Record set:
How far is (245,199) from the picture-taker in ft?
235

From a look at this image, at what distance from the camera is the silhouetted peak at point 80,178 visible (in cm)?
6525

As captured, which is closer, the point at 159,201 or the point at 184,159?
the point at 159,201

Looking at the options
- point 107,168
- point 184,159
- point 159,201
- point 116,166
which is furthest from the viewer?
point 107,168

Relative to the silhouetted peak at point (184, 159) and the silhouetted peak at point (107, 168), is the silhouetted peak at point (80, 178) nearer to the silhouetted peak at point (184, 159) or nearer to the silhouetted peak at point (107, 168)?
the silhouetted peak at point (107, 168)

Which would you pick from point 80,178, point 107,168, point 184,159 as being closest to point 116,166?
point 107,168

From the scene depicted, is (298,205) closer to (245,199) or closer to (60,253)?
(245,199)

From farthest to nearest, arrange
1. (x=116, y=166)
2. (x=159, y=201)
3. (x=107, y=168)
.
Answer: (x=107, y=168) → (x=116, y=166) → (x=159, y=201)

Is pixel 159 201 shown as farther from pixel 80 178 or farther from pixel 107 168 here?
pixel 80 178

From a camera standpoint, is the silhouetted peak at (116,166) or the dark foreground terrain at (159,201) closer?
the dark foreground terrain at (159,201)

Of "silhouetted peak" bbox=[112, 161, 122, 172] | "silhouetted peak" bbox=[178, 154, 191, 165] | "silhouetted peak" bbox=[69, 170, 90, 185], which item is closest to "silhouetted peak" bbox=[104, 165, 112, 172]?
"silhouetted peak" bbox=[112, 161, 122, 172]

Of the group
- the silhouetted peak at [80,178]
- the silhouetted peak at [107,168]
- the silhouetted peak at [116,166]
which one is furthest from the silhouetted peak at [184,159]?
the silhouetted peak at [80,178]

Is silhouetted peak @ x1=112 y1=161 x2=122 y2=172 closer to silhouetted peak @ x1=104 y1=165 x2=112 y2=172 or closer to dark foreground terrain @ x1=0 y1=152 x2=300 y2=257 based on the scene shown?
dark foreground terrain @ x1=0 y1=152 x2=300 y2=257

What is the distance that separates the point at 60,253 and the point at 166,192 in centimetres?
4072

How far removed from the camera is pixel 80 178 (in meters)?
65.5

Task prompt:
Copy the items unchanged, starting with the line that contains "Is silhouetted peak" and going on through the end of the items.

Exercise output:
Is silhouetted peak @ x1=112 y1=161 x2=122 y2=172 closer to silhouetted peak @ x1=104 y1=165 x2=112 y2=172 or closer to dark foreground terrain @ x1=0 y1=152 x2=300 y2=257 based on the scene shown?
dark foreground terrain @ x1=0 y1=152 x2=300 y2=257

What is the distance that separates the point at 60,253 and the point at 166,192 in centimetres?
4072

How far removed from the camera is pixel 80 178 (in meters)?
65.5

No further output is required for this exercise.